The recent case of Mutual Ben. Ins. Co., v. Politsopoulos concerned the scope of an employer’s liability exclusion in an umbrella commercial liability insurance policy.
Leola Restaurant maintained an umbrella commercial liability insurance policy with Mutual Benefit, which contained an employer’s liability exclusion. This exclusion indicated that the policy did not provide coverage for liability for injury to “[a]n ‘employee’ of the insured arising out of and in the course of . . . [e]mployment by the insured[.]” In addition, the policy contained a clause captioned “Separation of Insureds,” which provided, subject to exceptions not relevant here, that “this insurance applies . . . [s]eparately to each insured against whom claim is made or suit is brought.”
Leola Restaurant conducted its business on a property leased from Politsopoulos and Mihalopoulos (the “Property Owners”). The lease required the Property Owners to be “named as . . . additional insured parties” on the liability policy. While the Owners were not specifically designated on the declarations page of the umbrella policy, the instrument was designed to extend coverage to unidentified persons doing business with Leola Restaurant for whom the latter had agreed in writing to provide insurance.
In December 2007, Denovitz, an employee of Leola Restaurant, fell from an outside set of stairs and suffered injuries. She commenced a negligence action against the Property Owners asserting that they were negligent in maintaining the stairs in an unsafe and dangerous condition. The Property Owners sought defense and indemnification from Mutual Benefit, per the umbrella policy. Mutual acknowledged that the Property Owners were insureds under the umbrella policy but nevertheless disclaimed coverage, invoking the employer’s liability exclusion. Based on the policy’s broad definition of “insured” to encompass named insureds to include Leola Restaurant, it was Mutual Benefit’s central position that Denovitz was an employee of “the insured,” for purposes of the exclusion (albeit she was not an employee of the Property Owners, the insureds against whom a claim had been asserted). The Property Owners took the position that the exclusion was unclear, and coverage should be deemed to be negated only upon injury to an employee of the specific insured seeking coverage. In particular, the Property Owners pointed to the separation-of-insureds clause providing that coverage extends separately to each insured against whom claims are asserted.
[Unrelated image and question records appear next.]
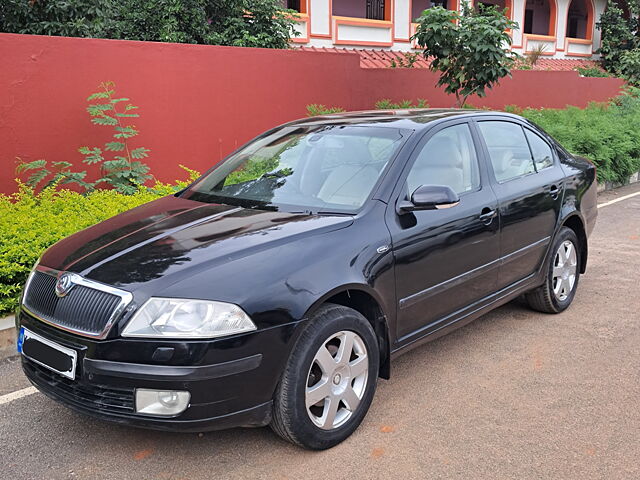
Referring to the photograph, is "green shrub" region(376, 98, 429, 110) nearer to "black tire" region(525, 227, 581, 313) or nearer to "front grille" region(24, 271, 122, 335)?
"black tire" region(525, 227, 581, 313)

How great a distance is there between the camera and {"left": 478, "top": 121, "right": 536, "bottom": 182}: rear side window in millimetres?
4594

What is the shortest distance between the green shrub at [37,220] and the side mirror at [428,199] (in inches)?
113

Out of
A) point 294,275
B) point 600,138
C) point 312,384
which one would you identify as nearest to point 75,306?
point 294,275

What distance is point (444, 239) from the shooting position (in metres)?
3.91

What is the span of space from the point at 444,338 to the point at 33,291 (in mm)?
2827

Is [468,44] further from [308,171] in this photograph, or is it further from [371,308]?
[371,308]

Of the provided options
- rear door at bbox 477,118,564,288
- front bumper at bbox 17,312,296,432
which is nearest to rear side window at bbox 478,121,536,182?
rear door at bbox 477,118,564,288

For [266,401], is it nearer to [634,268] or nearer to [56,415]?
[56,415]

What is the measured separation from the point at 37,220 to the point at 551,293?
428 centimetres

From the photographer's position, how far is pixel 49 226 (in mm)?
5324

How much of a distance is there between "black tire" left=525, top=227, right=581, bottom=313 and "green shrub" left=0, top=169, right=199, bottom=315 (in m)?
3.70

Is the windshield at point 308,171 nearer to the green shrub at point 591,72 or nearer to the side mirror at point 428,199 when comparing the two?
the side mirror at point 428,199

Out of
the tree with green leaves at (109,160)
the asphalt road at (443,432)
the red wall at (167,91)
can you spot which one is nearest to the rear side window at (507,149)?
the asphalt road at (443,432)

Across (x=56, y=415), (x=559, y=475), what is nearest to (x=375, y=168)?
(x=559, y=475)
A declaratory action was filed by Mutual Benefit. Summary judgment was awarded in its favor, the trial court applying PMA v. AETNA, 426 Pa. 453, 233 A.2d 548 (1967). The trial court indicated that it applied this precedent begrudgingly and that it thought PMA was no longer good law.
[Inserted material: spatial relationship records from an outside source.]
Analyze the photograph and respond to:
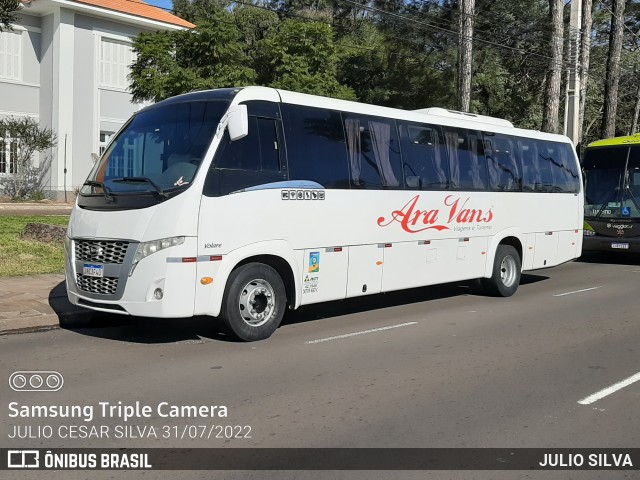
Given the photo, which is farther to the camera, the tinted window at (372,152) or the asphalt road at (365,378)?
the tinted window at (372,152)

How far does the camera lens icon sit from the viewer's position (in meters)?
6.28

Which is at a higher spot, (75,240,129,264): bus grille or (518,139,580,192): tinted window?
(518,139,580,192): tinted window

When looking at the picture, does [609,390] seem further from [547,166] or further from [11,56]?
[11,56]

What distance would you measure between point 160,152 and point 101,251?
1.32 m

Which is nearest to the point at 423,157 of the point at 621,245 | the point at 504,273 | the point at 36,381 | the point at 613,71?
the point at 504,273

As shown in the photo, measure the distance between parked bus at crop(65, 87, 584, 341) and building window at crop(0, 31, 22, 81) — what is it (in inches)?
976

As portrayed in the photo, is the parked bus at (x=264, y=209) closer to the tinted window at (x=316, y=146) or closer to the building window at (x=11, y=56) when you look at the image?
the tinted window at (x=316, y=146)

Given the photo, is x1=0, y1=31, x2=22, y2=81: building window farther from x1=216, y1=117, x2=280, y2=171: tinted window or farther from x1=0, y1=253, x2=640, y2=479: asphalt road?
x1=216, y1=117, x2=280, y2=171: tinted window

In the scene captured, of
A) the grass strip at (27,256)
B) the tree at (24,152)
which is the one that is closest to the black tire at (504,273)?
the grass strip at (27,256)

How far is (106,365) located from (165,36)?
18.4 metres

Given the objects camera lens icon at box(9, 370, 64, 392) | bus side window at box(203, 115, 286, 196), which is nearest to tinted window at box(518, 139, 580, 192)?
bus side window at box(203, 115, 286, 196)

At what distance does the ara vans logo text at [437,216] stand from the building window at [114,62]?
2454cm

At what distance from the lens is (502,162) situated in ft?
40.9

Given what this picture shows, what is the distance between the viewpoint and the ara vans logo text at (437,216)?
400 inches
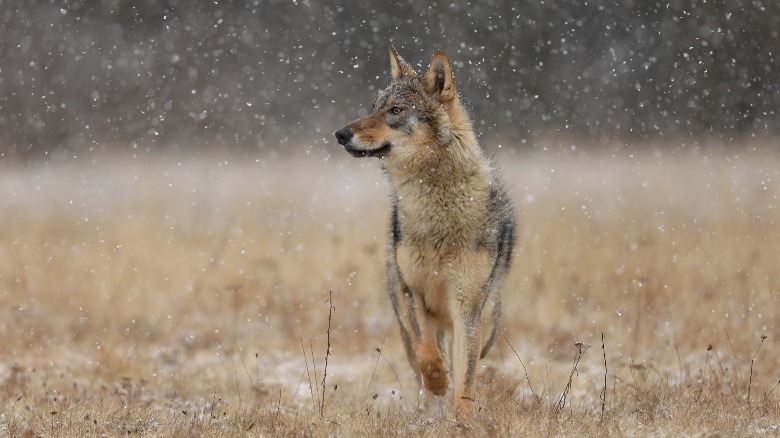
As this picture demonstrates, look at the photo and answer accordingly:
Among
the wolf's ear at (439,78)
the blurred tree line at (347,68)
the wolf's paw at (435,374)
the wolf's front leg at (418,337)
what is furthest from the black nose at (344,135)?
the blurred tree line at (347,68)

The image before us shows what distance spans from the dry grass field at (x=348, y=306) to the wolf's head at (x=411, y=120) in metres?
1.38

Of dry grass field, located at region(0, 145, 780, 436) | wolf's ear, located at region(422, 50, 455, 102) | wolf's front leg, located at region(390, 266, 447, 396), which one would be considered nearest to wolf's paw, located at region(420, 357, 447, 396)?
wolf's front leg, located at region(390, 266, 447, 396)

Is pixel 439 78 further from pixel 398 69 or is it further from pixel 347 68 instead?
pixel 347 68

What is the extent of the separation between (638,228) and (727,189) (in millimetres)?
1984

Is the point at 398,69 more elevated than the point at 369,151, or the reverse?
the point at 398,69

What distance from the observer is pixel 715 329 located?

On appeal, the Superior Court reversed. In the opinion, initially, PMA was distinguished on the basis that the insureds seeking coverage in that case were not named insureds, whereas, , in the present case “the [Property] Owners undisputedly were named insureds under the Umbrella Policy.” Id. at 535. The Superior Court then referred to the separation-of-insureds clause addressing named insureds and providing (subject to limited exceptions not applicable here): “[T]his insurance applies . . . [a]s if each named insured were the only named insured[.]”
Thereafter, the Supreme Court indicated that the Superior Court completely misanalysed the issues and looked at the policy language, contracts and controlling law anew. The Supreme Court noted that generally a separation-of-insureds clause indicates that insurance applies separately to each insured against whom claim is made. As a general rule, neither a separation-of-insureds clause nor its analogue, a severability-of-interests provision, is to be interpreted in a manner which would subvert otherwise clear and unambiguous policy exclusions. This widely-accepted understanding is consistent with one facet of the Supreme Court’s decision in PMA. PMA, 426 Pa. at 459, 233 A.2d at 552 (commenting on the insignificance of modest variations among severability-of-interests clauses as compared with the importance of clarity in policy exclusions).
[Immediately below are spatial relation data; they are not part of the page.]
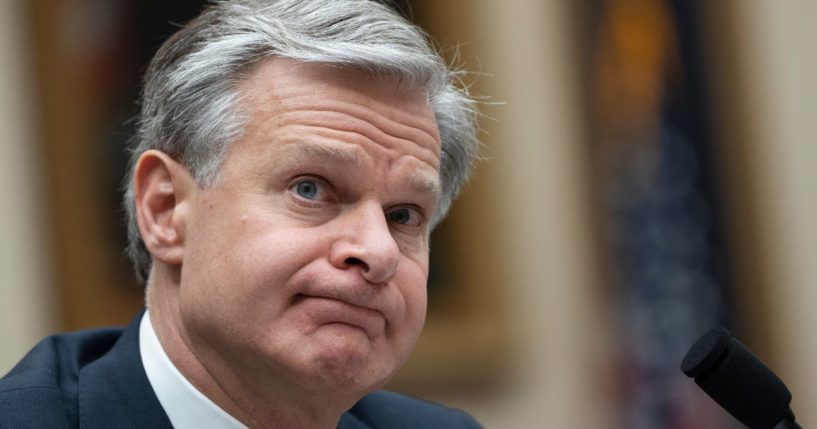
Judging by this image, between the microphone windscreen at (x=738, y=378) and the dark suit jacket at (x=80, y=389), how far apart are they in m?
1.04

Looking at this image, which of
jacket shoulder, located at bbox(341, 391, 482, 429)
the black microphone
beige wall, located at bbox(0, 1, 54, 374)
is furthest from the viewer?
beige wall, located at bbox(0, 1, 54, 374)

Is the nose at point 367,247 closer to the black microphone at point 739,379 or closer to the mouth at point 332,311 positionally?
the mouth at point 332,311

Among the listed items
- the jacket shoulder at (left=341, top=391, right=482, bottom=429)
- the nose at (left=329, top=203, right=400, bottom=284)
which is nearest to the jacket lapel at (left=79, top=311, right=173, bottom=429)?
the nose at (left=329, top=203, right=400, bottom=284)

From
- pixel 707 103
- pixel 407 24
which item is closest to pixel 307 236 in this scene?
pixel 407 24

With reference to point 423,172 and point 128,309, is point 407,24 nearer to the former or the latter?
point 423,172

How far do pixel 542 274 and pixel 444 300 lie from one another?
20.9 inches

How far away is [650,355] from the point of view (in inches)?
270

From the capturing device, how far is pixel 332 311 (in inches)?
94.7

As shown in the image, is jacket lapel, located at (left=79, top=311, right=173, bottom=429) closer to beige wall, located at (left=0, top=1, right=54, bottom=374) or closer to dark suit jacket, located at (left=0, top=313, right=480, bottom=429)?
dark suit jacket, located at (left=0, top=313, right=480, bottom=429)

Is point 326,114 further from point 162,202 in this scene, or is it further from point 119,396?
point 119,396

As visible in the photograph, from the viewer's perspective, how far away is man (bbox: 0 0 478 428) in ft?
7.93

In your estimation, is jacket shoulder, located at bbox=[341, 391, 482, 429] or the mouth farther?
jacket shoulder, located at bbox=[341, 391, 482, 429]

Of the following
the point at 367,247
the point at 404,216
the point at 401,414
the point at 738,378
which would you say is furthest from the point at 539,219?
the point at 738,378

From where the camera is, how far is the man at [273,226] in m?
2.42
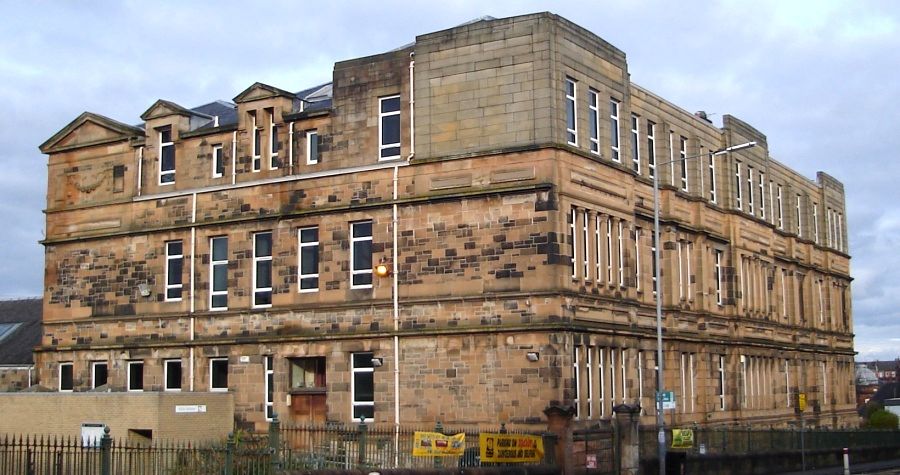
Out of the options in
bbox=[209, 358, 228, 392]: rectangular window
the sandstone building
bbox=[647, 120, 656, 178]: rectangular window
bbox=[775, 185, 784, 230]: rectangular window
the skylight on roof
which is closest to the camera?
the sandstone building

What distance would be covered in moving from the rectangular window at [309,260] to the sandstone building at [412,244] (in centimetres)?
8

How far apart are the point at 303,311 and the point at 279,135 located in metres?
6.15

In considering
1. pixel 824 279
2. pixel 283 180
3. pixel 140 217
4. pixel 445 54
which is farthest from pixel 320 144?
pixel 824 279

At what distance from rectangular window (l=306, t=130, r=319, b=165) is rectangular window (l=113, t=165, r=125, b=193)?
8.20m

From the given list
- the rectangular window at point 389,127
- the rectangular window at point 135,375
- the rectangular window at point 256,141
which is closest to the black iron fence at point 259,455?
the rectangular window at point 135,375

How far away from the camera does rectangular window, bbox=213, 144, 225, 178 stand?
42.2m

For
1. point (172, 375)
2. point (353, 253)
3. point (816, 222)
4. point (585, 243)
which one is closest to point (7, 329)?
point (172, 375)

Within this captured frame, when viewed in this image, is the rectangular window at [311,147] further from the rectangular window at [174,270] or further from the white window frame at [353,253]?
the rectangular window at [174,270]

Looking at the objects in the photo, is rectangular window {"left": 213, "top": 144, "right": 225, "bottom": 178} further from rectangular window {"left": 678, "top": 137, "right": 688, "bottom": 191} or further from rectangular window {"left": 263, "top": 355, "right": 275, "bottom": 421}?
rectangular window {"left": 678, "top": 137, "right": 688, "bottom": 191}

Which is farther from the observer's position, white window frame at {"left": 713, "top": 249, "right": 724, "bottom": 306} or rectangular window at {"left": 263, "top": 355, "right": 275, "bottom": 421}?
white window frame at {"left": 713, "top": 249, "right": 724, "bottom": 306}

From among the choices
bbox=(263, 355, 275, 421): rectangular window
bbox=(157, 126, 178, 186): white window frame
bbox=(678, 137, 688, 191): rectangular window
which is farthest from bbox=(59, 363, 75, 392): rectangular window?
bbox=(678, 137, 688, 191): rectangular window

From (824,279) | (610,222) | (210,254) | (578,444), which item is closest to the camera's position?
(578,444)

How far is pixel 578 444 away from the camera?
31844 millimetres

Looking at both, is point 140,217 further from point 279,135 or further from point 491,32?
point 491,32
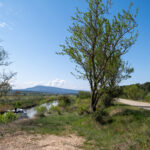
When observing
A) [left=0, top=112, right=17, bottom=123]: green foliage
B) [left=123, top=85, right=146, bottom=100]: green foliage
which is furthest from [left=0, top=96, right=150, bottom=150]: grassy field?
[left=123, top=85, right=146, bottom=100]: green foliage

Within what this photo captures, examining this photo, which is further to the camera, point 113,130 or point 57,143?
point 113,130

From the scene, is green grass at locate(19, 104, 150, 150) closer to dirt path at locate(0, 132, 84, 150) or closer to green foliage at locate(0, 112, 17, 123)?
dirt path at locate(0, 132, 84, 150)

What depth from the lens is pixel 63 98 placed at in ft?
80.7

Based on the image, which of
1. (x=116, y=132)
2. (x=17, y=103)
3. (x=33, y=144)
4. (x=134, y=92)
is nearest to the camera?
(x=33, y=144)

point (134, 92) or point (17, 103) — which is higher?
point (134, 92)

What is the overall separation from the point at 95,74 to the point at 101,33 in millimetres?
3470

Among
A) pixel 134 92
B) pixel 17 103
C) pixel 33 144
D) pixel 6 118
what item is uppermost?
pixel 134 92

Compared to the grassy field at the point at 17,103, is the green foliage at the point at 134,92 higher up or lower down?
higher up

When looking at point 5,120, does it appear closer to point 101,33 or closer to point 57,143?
point 57,143

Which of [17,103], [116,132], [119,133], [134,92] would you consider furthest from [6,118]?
[134,92]

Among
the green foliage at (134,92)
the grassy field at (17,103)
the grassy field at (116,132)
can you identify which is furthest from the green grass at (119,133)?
the green foliage at (134,92)

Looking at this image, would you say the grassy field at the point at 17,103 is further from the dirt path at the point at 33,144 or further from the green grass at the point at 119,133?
the green grass at the point at 119,133

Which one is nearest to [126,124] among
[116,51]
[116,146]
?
[116,146]

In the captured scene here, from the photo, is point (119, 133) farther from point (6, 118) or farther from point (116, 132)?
point (6, 118)
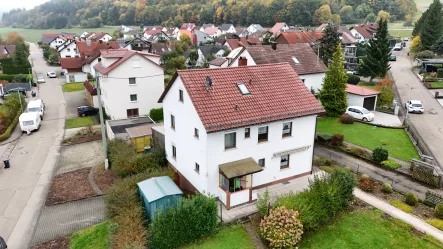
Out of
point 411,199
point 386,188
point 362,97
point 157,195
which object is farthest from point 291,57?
point 157,195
In the end, however, the Pennsylvania Supreme Court decline to extend PMA’s expansive construction of the term “the insured” to an instance in which a commercial general liability policy variously makes use of the terms “the insured” and “any insured,” and held that where a commercial general liability policy makes varied use of the definite (“the”) and indefinite (“an” or “any”) articles, this, as a general rule, creates an ambiguity relative to the former, such that “the insured” may be reasonably taken as signifying the particular insured against whom a claim is asserted.
The Supreme Court found that the separation-of-insureds clause, in this context, serves only to reinforce such an understanding, and concluded that the employer’s liability exclusion in the umbrella policy is ambiguous. Application of governing principles of insurance policy construction yields the understanding that the ambiguous exclusionary language pertains only to claims asserted by employees of “the insured” against whom the claim is directed, which understanding gains further support by reference to the policy’s separation-of insureds provision. The Pennsylvania Supreme Court held that since the Property Owners are not Denovitz’s employers, the employer’s liability exclusion is not applicable.
Mutual Ben. Ins. Co., v. Politsopoulos, 60 MAP 2014 (May 26, 2015) (Saylor, C.J.)